What you should do: Only the lines from the line containing "How far is the drinking" to the end of the entries should be repeated, exactly as they appear.

══ Data to use ══

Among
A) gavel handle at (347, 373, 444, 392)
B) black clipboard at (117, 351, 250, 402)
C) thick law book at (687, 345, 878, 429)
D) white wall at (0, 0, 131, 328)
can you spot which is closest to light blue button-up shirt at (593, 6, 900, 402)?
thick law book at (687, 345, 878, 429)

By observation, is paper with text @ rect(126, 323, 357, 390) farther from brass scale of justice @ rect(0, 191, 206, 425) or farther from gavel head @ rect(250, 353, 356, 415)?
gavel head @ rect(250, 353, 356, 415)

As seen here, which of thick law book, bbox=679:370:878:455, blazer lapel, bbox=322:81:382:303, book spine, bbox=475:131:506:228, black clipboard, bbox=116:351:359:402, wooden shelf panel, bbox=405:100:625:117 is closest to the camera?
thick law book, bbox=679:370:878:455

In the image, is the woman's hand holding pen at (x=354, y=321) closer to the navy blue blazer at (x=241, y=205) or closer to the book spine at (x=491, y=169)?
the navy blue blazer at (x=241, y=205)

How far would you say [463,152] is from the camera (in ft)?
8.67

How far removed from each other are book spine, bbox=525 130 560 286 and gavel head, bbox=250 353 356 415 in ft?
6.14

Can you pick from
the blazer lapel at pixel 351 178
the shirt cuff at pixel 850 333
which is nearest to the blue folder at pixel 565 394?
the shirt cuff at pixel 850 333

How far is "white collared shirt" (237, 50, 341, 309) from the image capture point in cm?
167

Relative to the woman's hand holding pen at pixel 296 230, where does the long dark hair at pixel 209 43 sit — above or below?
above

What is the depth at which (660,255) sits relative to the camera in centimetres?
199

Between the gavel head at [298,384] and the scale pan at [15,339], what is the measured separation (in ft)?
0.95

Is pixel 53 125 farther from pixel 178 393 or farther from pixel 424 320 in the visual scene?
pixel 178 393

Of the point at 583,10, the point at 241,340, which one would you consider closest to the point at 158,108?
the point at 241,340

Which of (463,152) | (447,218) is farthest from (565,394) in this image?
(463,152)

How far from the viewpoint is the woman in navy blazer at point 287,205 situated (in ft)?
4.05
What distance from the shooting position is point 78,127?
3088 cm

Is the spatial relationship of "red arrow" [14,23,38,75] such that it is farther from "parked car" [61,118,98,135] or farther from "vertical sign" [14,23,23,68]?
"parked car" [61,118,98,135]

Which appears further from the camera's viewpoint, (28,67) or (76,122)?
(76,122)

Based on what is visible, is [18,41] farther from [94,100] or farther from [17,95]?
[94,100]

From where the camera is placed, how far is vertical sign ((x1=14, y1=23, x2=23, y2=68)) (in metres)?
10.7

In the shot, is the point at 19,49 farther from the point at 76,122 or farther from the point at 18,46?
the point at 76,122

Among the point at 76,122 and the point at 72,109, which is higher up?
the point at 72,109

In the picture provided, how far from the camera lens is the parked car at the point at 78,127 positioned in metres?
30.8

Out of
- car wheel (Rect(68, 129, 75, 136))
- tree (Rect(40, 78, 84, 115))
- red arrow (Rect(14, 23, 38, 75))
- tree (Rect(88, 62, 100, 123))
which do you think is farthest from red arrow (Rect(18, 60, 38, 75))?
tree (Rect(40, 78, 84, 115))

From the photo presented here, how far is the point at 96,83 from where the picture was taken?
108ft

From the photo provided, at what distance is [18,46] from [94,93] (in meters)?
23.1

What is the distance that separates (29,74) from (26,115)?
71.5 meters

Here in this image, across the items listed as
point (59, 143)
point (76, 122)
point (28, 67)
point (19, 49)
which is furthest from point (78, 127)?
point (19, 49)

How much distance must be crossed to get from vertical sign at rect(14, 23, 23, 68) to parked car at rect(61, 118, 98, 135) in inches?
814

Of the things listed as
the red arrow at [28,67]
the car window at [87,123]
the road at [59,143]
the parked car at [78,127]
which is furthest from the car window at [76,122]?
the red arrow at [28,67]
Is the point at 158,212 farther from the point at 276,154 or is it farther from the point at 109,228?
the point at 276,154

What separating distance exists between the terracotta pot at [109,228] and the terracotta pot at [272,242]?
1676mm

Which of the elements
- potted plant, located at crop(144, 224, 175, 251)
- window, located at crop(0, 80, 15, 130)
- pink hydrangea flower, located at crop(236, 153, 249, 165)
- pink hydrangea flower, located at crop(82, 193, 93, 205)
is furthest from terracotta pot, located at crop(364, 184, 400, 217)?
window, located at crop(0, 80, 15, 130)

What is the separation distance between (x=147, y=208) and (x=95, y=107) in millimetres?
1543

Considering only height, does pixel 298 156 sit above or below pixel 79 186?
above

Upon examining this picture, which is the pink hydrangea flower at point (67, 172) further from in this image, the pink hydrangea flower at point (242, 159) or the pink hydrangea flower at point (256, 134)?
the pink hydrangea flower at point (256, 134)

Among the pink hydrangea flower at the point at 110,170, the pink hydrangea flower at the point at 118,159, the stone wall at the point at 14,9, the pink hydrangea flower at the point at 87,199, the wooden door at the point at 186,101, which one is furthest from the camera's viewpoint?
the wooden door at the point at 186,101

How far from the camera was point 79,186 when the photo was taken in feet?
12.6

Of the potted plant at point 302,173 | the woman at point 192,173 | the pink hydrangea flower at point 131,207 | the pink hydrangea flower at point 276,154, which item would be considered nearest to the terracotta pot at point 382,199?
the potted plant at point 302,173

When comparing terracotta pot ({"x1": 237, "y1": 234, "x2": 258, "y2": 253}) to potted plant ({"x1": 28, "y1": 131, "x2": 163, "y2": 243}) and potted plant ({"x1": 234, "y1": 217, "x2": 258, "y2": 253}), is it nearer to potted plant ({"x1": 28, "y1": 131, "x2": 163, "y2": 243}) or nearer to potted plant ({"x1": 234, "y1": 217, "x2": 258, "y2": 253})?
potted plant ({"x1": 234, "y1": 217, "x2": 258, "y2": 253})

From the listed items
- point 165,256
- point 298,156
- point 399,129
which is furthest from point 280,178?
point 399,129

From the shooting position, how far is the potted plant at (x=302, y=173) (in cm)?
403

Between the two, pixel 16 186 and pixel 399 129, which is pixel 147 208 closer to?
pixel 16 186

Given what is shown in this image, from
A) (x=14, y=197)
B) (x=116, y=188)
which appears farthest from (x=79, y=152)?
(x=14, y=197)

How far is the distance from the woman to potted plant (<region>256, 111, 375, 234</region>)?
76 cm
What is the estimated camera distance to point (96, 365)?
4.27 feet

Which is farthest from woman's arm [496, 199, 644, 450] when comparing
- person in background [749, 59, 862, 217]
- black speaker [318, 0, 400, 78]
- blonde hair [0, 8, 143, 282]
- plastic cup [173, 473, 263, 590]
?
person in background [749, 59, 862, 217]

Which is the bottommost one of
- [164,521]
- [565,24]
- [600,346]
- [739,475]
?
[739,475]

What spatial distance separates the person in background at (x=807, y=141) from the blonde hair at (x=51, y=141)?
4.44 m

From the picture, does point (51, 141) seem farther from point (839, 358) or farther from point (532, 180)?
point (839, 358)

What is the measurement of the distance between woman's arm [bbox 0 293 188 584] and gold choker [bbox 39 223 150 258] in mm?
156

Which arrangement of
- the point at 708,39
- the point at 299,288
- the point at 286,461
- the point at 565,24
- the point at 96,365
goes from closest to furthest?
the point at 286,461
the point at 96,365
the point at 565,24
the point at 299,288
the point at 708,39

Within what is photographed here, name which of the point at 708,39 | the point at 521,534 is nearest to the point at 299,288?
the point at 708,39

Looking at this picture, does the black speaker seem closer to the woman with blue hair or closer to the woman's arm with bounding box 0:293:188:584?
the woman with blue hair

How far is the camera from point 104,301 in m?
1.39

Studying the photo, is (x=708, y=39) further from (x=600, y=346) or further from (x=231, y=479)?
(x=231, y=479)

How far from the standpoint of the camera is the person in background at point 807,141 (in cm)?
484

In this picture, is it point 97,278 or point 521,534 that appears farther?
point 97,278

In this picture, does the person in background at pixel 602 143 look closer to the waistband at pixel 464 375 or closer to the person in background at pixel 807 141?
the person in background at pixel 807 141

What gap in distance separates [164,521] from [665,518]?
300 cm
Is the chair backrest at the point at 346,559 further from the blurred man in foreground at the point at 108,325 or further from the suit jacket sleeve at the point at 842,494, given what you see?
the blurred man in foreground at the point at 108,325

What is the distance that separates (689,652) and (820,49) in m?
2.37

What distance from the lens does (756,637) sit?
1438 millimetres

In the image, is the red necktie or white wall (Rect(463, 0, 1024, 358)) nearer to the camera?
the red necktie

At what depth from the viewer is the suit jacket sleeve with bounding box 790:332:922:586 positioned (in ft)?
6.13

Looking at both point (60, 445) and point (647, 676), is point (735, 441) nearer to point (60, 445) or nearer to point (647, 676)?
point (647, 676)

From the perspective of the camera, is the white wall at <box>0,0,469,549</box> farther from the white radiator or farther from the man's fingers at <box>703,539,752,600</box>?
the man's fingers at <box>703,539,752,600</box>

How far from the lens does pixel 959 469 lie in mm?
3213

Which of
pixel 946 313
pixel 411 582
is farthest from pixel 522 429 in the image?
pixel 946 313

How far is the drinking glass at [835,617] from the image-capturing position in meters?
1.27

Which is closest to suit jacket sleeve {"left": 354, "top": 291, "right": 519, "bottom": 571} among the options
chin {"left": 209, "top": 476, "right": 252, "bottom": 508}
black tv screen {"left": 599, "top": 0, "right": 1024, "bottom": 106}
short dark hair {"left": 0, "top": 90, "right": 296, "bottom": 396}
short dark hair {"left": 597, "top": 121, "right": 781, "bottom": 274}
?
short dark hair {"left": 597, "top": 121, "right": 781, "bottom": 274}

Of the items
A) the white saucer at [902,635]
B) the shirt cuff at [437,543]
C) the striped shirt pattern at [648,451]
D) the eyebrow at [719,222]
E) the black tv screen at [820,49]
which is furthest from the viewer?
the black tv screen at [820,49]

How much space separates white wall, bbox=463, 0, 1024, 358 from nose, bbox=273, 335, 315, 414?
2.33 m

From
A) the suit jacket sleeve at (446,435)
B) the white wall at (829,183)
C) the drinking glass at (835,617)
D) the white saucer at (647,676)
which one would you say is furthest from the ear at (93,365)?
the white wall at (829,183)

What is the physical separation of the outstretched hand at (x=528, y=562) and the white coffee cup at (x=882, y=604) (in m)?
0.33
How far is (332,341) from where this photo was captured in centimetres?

═══

Complete answer:
How far is the drinking glass at [835,617] from the image-capturing position in meters?
1.27

Which is closest to suit jacket sleeve {"left": 354, "top": 291, "right": 519, "bottom": 571} among the options
chin {"left": 209, "top": 476, "right": 252, "bottom": 508}
black tv screen {"left": 599, "top": 0, "right": 1024, "bottom": 106}
short dark hair {"left": 0, "top": 90, "right": 296, "bottom": 396}
short dark hair {"left": 597, "top": 121, "right": 781, "bottom": 274}
?
short dark hair {"left": 597, "top": 121, "right": 781, "bottom": 274}

Of the items
A) the white saucer at [902,635]
B) the shirt cuff at [437,543]
C) the striped shirt pattern at [648,451]
D) the eyebrow at [719,222]
E) the black tv screen at [820,49]
which is furthest from the viewer?
the black tv screen at [820,49]

How much space separates white wall, bbox=463, 0, 1024, 358 from nose, bbox=273, 335, 315, 414?
2.33 m

From
A) the suit jacket sleeve at (446,435)
B) the white wall at (829,183)
C) the drinking glass at (835,617)
D) the white saucer at (647,676)
which one would you say is furthest from the ear at (93,365)?
the white wall at (829,183)

What is the physical separation of the outstretched hand at (x=528, y=562) and the white coffee cup at (x=882, y=604) (in m)?
0.33
How far is (332,341) from where this photo was captured in centimetres?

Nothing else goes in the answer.